Since there's no evidence of ongoing discussion, I'm removing the tag for now. If discussion is continuing and I've failed to see it, however, please feel free to restore the template and continue to address the issues. Thanks to everybody working on this one! -- Khazar2 (talk) 14:07, 17 July 2013 (UTC)

Criticism of Hannity by Russell Brand[edit]

I recently added to the "Criticism" section of this article to include a prominent news story of last year- media commentator Russell Brand criticizing Hannity for his interview with Yousef Munayyer. However, my content was quickly removed by another user.

Russell Brand has established a reputation as a fairly significant media commentator and his video criticizing Hannity's Hamas coverage has been viewed more than 3.3 million times.

Brand is 4th on the World's Most Influential Thinkers List which I think also makes his comments justified for inclusion on the page.

Besides, the other issue in the criticism section on "Hannity" from 2009 is a minor criticism which received little media coverage, which was the reason you wrongly gave for removing my contribution to the article regarding Brand's criticism. If anything, the 2009 paragraph should be removed and the Russell Brand one should be re-added.

Why should the 2009 criticism be on the article but not the 2015 criticism?

--Djakadam (talk) 17:35, 14 May 2016 (UTC)

  • Why would you copy and paste your question and not the answer I've already given you? A whole 3.3 million? Compare that to a video with actual big numbers, like Jimmy Fallon lip-sync battling Emma Stone (70 million). Fallon has over 100 videos with more than 3.3 million views. Why I Hate Religion, But Love Jesus has 31 million views (and a Wikipedia article).
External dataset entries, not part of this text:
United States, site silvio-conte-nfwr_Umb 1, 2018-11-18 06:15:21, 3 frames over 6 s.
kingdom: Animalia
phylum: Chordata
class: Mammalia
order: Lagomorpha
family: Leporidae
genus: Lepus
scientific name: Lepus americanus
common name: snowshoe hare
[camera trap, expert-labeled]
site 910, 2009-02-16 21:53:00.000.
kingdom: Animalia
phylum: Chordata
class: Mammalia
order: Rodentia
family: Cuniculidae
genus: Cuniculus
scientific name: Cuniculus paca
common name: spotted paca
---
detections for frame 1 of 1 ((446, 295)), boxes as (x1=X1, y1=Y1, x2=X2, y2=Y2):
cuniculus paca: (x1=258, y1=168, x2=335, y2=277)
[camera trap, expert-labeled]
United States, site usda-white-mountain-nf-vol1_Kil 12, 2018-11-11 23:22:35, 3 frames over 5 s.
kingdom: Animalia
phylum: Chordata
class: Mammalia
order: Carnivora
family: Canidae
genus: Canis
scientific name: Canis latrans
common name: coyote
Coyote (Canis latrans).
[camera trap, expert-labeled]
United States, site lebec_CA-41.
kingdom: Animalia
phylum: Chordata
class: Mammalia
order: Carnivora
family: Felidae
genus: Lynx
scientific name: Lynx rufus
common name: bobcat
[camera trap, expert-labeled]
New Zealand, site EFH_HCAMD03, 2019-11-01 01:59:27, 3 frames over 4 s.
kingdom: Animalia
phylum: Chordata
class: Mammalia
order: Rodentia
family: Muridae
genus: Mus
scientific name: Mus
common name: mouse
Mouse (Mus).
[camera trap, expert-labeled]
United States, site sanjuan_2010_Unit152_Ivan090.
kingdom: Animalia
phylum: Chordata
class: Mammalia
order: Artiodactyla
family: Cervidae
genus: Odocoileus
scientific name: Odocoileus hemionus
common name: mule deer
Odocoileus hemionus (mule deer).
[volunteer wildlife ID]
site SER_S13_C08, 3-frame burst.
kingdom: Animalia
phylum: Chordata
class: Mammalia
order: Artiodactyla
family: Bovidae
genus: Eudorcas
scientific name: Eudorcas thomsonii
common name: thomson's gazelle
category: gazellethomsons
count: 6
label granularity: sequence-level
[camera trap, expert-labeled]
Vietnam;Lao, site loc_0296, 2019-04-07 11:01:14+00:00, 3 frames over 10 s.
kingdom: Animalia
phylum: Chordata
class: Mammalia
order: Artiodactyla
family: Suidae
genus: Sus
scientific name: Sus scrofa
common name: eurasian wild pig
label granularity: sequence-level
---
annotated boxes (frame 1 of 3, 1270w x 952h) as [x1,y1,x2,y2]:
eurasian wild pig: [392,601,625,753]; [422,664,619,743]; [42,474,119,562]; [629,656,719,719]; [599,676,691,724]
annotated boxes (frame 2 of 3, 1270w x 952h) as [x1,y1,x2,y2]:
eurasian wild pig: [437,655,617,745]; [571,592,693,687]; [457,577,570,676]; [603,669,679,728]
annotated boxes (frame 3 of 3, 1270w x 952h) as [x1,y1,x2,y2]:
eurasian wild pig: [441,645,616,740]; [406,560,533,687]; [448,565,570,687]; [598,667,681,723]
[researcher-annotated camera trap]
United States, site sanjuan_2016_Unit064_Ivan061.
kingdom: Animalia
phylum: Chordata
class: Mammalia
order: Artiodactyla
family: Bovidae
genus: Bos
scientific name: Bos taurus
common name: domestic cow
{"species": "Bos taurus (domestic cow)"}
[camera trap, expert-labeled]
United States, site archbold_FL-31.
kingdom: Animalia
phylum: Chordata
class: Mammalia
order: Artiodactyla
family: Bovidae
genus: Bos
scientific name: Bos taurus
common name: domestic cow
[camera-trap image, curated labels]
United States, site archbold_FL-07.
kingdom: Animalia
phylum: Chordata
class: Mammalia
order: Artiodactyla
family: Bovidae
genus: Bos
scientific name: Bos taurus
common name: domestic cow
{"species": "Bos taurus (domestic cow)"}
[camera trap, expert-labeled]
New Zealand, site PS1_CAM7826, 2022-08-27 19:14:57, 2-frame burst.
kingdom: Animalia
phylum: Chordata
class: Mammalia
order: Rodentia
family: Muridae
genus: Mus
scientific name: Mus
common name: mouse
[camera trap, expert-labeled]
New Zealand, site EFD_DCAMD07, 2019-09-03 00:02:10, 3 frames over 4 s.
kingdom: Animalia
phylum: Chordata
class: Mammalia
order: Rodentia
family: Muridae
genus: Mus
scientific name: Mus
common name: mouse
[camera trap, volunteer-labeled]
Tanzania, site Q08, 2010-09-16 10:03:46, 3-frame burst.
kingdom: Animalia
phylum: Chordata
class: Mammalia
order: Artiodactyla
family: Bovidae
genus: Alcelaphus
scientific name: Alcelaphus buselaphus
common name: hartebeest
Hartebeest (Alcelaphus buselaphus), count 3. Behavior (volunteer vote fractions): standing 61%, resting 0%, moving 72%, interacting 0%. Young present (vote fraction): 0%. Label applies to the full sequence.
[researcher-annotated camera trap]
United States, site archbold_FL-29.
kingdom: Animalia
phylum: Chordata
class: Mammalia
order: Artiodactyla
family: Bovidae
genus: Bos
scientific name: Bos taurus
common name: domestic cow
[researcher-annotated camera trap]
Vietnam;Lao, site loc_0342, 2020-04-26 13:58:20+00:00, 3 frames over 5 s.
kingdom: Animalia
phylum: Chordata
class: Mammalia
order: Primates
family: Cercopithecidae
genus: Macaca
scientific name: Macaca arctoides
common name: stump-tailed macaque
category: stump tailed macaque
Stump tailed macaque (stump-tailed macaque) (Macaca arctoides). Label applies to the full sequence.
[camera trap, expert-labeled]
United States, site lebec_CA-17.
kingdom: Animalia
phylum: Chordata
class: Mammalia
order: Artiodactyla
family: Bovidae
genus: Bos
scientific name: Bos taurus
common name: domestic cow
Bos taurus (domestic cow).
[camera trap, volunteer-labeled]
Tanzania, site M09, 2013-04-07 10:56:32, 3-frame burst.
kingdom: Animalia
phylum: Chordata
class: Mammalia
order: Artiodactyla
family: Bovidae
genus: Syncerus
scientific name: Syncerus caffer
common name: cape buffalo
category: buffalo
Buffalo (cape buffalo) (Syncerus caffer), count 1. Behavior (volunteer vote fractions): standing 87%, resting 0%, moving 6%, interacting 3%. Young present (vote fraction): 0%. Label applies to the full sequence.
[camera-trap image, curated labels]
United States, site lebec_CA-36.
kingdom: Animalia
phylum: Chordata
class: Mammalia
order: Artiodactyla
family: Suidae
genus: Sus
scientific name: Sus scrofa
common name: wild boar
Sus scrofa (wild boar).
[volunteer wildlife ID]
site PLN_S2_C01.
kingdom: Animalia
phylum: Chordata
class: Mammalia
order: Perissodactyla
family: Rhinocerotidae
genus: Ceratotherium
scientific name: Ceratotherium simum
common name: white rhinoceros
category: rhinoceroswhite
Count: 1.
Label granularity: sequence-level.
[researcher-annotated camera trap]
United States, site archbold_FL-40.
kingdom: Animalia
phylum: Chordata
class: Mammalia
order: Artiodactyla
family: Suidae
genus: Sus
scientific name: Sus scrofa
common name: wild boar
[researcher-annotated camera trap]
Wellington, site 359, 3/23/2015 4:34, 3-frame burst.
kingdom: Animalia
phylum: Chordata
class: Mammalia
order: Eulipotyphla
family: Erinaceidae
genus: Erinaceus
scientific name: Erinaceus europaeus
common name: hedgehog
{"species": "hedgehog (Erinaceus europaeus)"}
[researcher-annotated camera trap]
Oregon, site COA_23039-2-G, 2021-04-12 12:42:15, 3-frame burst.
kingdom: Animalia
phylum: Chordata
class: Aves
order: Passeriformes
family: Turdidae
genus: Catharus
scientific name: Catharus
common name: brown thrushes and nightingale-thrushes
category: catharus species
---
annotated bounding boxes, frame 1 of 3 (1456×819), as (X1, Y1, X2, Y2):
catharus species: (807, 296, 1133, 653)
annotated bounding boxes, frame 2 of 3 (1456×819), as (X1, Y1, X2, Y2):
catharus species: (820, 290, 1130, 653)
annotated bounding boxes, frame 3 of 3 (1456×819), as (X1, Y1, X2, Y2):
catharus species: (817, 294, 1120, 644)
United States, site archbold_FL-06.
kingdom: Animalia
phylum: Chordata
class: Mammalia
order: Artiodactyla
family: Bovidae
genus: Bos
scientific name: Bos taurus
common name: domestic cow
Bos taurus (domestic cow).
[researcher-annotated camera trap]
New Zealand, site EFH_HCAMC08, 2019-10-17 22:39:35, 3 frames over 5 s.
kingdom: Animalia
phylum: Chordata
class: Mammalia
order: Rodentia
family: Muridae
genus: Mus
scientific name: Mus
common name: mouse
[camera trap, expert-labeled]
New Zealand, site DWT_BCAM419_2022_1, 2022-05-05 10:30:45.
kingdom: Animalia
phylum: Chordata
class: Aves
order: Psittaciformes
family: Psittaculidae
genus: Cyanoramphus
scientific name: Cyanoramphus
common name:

The Screen Junkies Honest Trailer for Deadpool has over 8 million in 3 days. So 3.3 million views in 2 years isn't exactly amazing or even that successful by Youtube standards. 4th on the World's Most Influential Thinkers List? Um, yeah..... 3,000 people voted via the internet on a poll from a small magazine (30k circulation) in the UK.[2] Not exactly convincing or notable. Where is the continuing coverage of this that would keep it from being mere WP:RECENTISM? Niteshift36 (talk) 17:43, 14 May 2016 (UTC)

I'm not really sure what Jimmy Fallon has to do with Russell Brand's prominent criticism of Hannity. Why has the 2009 criticism not been removed from this page then? How is that not recentism if the Brand criticism is classed as that? Are you allowing your pro-Republican bias to impede your impartiality regarding the editing of this article? Criticism of Hannity should be reported and not censured.

Djakadam (talk) 13:42, 21 May 2016 (UTC)

  • What Fallon has to do with it is to show how 3 million views just isn't that important compared to actual big numbers. Brand is a moderately notable comedian who fancies himself as a social commentator, non-notable "award" from an internet poll not withstanding. If you want to remove the 2009 criticism, feel free. But having criticism that was more widely covered included isn't license to include this. Have you ever read WP:NOTNEWS? One part that you might find useful is "Wikipedia considers the enduring notability of persons and events. While news coverage can be useful source material for encyclopedic topics, most newsworthy events do not qualify for inclusion." As RECENTISM suggests, if we apply the 10 year test to this, I doubt anyone will really care that Brand criticized Hannity over an interview since 2 years later, nobody is covering it. You've engaged in almost no discussion, but you're already starting with personal attacks about "pro-Republican bias". And by the way, you mean "censored", not "censured".